To tylko garść czynników, które przyszły mi do głowy. Na pewno jest tego więcej.

14 komentarzy:

  1. Praca w szkole inspiruje.
    Mnie również inspirowała.
    Owocowało to poezją.
    Oto fragment.
    Nauczyciel dając dwóje
    swoje drogie zdrowie psuje
    czasem pani o niechcenia
    dwóją, postraszy lenia
    Ale krzywdy mu nie zrobi
    bowiem zrobi krzywdę sobie.
    PS. Wiersz pochodzi z okresie, w którym dwója była przysłowiową pałą.
    pozdrawiam
    Homo Belpher

    OdpowiedzUsuń
  2. Coś w tym jest - jak nauczyciel nastawia za dużo ndst, to, wbrew powszechnemu wyobrażeniu, to on przede wszystkim ma problem, a nie uczniowie.

    OdpowiedzUsuń
  3. Okazuje się, iż dwója/jedynka to jakby miecz obosieczny. Jeżeli do tego nauczyciel dający jedynkę/dawniej dwóję/ musi napisać dla ucznia program naprawczy a do tego musi odpowiedzieć na pytanie dyrektora/ki- a co pan zrobił żeby uczeń nie dostał jedynki to ujawnia się prawdziwa cena takiej oceny nauczyciela.
    Z wyrazami współczucia
    Homo Belpher

    OdpowiedzUsuń
  4. Niestety ww. opis to smutna rzeczywistość w wielu szkołach. Głupota rządzi.

    OdpowiedzUsuń
  5. Mimo pozorów, to ciężki ten nauczycielski "kawałek chleba"...

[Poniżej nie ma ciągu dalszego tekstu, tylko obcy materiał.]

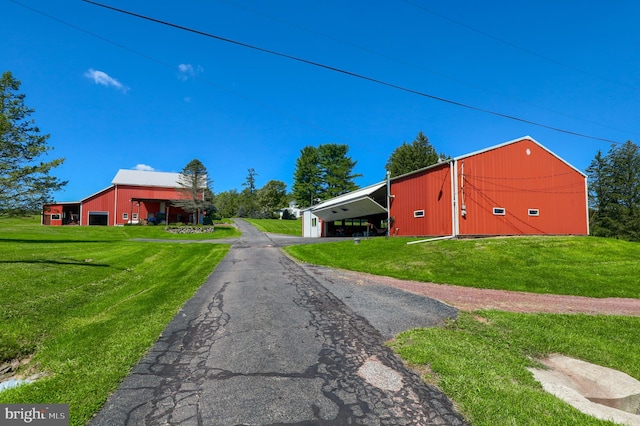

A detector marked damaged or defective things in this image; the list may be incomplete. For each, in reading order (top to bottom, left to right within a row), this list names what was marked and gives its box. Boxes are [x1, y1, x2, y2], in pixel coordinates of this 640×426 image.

cracked pavement [91, 221, 464, 424]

    A gdyby Ci zaproponowano jednak inną pracę, np. lepiej opłacaną, bez przynoszenia jej do domu i poświęcania swojego wolnego czasu, rzuciłbyś nauczanie w diabły, czy jednak to powołanie jest takie silne?

    OdpowiedzUsuń
    Odpowiedzi
    1. Jak dla mnie najgorsze jest obciążenie psychiczne, z którego, mam wrażenie, ludzie spoza tego zawodu niezbyt sobie zdają sobie sprawę.
      Wiesz, zmianę pracy rozważyłbym poważnie nawet gdyby nie była lepiej opłacana. :-(
      Szkoła (czyt. młodzież), w jakiej chciałem uczyć i w jakiej zacząłem pracować, była zupełnie inna niż jest obecnie. To swoista odpowiedź na Twoje pytanie o "powołanie" - nie lubię używania tego terminu, gdyż zbyt często jest używany w praktyce jako joker uzasadniający różnego rodzaju dziadostwo i amatorszczyznę w oświacie, która nie może się doczekać prawdziwie profesjonalnego zarządzania.

      Usuń
    2. Pracując na żywym organizmie (uczniowie), to nawet oczywiste że i ciężar spory.
      Zatem tej zmiany w oświacie na lepsze życzę, bo jeszcze do emerytury, to Ci sporo zostało :)

      Usuń
    3. No, właściwie, to ja już jestem na jednej emeryturze.

      Usuń
    4. Hmmm, tylko jeden wariant w związku z tym przychodzi mi do głowy...

      Usuń
    5. Tajne służby, albo poseł na Sejm, choć oni raczej unikają emerytury :P

      Usuń
    6. Pudło, Watsonie. Jestem na branżowej emeryturze (pomysł podsunął mi pewien tęczowy Lemur).

      Usuń
    7. Branżowa emerytura, to tak samo nic pewnego, jak stopy procentowe.

      Usuń
    8. Nie chodzi tu o pewność, lecz o fakt istnienia.